Like many statistical constructs, measures of relative poverty are imperfect, but many of the arguments made against them are misguided. Iain Duncan Smith says income-based poverty measures are crude, and direct policy towards achieving “poverty plus a pound” – as if shifting a few quid a week into parents’ pockets solves society’s problems (though his fist-pump in parliament when George Osborne announced his “national living wage” showed that he knows very well the importance of raising incomes).
In Duncan Smith’s world, social mobility is more important: it doesn’t matter where you start from, as long as you can get up and out. But family income really matters: evidence shows, for example, that kids from the poorest families are more likely to struggle at school and to suffer health problems.
The other charge made against the child poverty target is that it’s a relative, not absolute measure – so, the lazy argument goes, the bar is always rising as society gets richer. Some of the assumptions underlying that idea are just wrong (not least because the act also made the government report progress against other measures, including absolute poverty).
The median income – unlike the average, or mean – is not lifted by a sharp rise in earnings at the top of the pile, for example. Think about an economy with only three families in it, earning £10k, £20k and £30k respectively. The median income is £20k, and the family at the bottom is in relative poverty because their income is less than 60% of the median. Doubling the income of the richest household makes no difference to that – the middle is still the middle. But giving the poorest family an extra £2k would shift them up to the poverty line.

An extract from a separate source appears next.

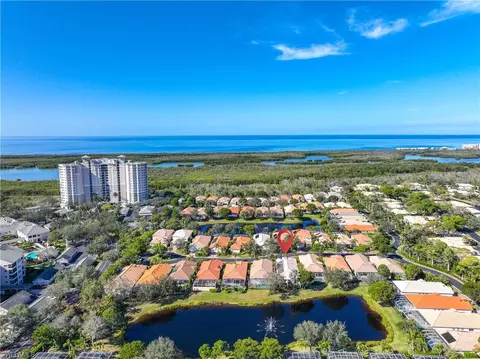 View/Area - 376 Mallory Ct, Naples, FL 34110 photo 4 of 6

If you imagine Britain’s 20 million or so households lined up poorest to richest, the median is probably as good a measure as any of what counts for the norm. Yes, the norm shifts over time, but so it should: our understanding of the necessities for a decent standard of living change with society. My grandparents grew up without a fridge; that doesn’t mean I think any family should go without one in Britain in 2015.
Dickensian squalor was so morally objectionable, as that great plucker of the heartstrings knew well, because it co-existed with the Victorian splendour that should have made decent standards of living affordable. Scrooge could so easily have made Tiny Tim’s Christmas, but chose not to – at first.
Research by Kitty Stewart at the London School of Economics shows that almost 90% of respondents to the government’s consultation thought we should retain an income-based measure of poverty. It may be crude and imperfect, but it focuses minds; and the relative poverty measure enshrines the idea that no child should be left too far behind – and everyone should be able to afford a winter coat.
Duncan Smith professes to care about the causes, not just the symptoms of poverty, but as the Child Poverty Act is systematically dismantled, it’s increasingly hard to believe this government cares at all.